**WHAT YOU HAVE TO DO:** What is needed is an exact copy of the lines in the listing below, from the one with "Cover image for" up to and including the one with "IsMember – Check", with no other lines.

Start of INFORMATION

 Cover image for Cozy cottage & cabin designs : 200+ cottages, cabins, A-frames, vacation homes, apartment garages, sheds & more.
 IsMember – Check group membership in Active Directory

End of INFORMATION
Start of INFORMATION

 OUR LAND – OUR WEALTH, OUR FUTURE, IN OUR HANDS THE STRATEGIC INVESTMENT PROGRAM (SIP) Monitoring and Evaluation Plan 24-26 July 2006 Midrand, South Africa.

End of INFORMATION

**SOLUTION BELOW:**
 Cover image for Cozy cottage & cabin designs : 200+ cottages, cabins, A-frames, vacation homes, apartment garages, sheds & more.
 IsMember – Check group membership in Active Directory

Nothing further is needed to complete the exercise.